"In view of the nature and scale of U.S. military reinforcements, they are designed to make a pre-emptive strike against the DPRK," North Korean diplomat Ju Yong Chol told the UN-sponsored Conference on Disarmament, adding that Washington has been "deploying large nuclear assets" on the Korean peninsula.
"U.S. officials including the defense secretary and the CIA director repeatedly talked about DPRK nuclear and missile threat to justify their argument for a military option and a new concept of a so-called 'bloody nose', a limited pre-emptive strike on the DPRK is under consideration within the U.S. administration,"Pyongyang's envoy was quoted as saying by Reuters.
The accusations came in response to a statement made by US disarmament envoy, who said that North Korea's nuclear program must be "completely, verifiably and irreversibly eliminated".
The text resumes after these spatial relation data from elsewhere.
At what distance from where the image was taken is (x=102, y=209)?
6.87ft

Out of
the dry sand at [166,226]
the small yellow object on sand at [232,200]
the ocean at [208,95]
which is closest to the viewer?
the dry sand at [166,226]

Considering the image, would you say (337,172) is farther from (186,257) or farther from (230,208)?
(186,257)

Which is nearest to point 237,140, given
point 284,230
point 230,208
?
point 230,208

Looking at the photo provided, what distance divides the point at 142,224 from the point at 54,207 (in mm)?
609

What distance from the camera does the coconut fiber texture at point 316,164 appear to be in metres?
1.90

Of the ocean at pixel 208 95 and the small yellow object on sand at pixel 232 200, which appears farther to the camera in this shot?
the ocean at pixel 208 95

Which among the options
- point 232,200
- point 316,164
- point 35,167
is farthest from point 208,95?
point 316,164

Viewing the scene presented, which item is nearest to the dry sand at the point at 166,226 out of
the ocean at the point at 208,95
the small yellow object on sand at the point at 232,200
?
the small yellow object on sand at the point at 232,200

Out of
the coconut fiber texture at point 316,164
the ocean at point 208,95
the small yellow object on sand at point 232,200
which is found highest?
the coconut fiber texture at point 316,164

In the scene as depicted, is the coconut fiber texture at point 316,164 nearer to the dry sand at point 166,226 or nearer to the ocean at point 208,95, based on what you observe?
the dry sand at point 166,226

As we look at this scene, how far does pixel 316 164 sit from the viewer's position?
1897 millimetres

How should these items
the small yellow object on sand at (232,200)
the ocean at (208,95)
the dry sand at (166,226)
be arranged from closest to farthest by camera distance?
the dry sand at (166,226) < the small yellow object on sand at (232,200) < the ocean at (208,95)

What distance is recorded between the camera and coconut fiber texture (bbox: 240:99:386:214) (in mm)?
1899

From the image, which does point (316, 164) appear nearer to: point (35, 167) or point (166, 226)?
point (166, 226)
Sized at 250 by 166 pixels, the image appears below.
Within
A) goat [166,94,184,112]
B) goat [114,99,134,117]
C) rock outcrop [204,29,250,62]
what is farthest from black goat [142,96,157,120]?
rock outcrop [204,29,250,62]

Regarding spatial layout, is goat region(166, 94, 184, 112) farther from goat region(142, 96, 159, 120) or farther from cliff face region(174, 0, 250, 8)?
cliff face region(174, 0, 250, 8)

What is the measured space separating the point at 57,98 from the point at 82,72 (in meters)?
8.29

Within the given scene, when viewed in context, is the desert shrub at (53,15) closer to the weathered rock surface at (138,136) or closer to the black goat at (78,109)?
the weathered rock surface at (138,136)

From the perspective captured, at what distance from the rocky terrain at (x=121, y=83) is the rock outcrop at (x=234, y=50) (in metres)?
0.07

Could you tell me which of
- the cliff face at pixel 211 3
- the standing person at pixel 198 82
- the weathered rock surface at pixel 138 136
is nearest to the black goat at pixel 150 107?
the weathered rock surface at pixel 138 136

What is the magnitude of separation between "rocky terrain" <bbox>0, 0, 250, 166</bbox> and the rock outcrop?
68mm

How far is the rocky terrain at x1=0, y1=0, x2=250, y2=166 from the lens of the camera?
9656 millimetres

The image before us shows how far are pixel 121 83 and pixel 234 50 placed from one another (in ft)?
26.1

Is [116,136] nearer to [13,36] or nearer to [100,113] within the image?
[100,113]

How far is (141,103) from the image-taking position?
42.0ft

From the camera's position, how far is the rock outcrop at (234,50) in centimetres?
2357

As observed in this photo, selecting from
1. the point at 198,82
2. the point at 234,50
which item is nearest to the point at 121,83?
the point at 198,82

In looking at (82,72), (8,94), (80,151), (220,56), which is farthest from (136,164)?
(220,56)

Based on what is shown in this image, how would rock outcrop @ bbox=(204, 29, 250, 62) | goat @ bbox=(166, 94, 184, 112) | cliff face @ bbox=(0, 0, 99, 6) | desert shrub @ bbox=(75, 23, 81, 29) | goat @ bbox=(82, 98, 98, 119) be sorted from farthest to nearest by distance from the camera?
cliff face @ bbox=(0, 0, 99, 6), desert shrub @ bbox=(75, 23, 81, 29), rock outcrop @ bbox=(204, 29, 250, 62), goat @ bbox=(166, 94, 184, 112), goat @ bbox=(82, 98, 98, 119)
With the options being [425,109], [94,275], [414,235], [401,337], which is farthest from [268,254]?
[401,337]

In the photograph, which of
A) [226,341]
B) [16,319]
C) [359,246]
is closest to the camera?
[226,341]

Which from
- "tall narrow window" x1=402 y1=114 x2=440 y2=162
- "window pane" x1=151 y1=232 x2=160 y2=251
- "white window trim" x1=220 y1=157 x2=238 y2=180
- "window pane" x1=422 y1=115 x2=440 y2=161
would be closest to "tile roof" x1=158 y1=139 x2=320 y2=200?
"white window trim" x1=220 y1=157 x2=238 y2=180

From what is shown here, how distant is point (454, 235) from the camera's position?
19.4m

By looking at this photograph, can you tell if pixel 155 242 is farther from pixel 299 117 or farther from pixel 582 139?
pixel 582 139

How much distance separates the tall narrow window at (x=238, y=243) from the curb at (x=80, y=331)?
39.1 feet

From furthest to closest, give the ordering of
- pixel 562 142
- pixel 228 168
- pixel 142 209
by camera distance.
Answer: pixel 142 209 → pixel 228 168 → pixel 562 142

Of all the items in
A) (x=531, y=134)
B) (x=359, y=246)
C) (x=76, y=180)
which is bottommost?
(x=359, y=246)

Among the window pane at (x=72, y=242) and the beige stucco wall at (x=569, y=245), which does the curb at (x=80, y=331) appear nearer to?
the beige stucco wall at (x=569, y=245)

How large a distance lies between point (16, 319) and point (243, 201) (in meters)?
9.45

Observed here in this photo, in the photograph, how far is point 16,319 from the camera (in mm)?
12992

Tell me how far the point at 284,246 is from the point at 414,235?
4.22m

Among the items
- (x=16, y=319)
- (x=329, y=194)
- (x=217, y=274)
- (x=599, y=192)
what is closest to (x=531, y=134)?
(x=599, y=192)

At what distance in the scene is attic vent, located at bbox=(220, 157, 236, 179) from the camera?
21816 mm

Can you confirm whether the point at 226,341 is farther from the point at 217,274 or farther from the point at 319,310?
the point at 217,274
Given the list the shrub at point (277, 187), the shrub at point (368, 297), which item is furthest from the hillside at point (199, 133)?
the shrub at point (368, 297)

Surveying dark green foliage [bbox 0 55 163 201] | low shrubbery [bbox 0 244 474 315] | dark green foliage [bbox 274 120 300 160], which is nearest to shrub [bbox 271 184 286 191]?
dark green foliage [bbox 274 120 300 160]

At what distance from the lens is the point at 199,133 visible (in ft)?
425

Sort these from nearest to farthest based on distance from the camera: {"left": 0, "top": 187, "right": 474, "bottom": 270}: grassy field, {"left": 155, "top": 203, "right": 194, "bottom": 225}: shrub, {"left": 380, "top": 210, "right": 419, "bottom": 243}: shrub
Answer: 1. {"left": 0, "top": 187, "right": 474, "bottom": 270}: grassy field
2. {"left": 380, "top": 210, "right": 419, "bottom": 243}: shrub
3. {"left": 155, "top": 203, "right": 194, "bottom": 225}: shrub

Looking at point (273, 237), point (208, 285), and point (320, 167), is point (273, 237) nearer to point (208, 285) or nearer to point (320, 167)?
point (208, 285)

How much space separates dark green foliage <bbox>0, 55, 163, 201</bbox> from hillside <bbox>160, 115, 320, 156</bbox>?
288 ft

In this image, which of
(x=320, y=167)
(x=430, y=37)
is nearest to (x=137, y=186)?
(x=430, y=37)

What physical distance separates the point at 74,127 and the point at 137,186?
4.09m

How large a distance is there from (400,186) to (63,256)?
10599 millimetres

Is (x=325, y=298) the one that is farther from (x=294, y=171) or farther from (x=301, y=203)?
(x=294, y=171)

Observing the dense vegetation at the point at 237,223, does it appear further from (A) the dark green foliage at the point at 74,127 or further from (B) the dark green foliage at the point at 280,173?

As the envoy explained, Pyongyang was allegedly "maybe only months from the capability to strike the US with nuclear-armed ballistic missiles".
He went on by saying that North Korea, as well as Russia and China, is expanding its nucelar stickpiles "in some cases pursuing the development of new nuclear capabilities to threaten other peaceful nations".
Pyongyang has accused Washigton of hindreing its relations with South Korea, claiming that US President Donald Trump was scared of military capabilities of DPRK.
The relations between the US and DPRK have been quite tense since the Korean War ended in 1953: the both parties still haven't signed a peace treaty, have been steadily declining since the latter decided to unfreeze its nuclear armaments program. Ties between the two have deteriorated especially sharply since 2016, as North Korea performed multiple tests of its nuclear devices and ballistic missiles over the course of 2 years. During the ensuing crisis, the US has considered a preemptive nuclear strike, among other options ‘to resolve it'.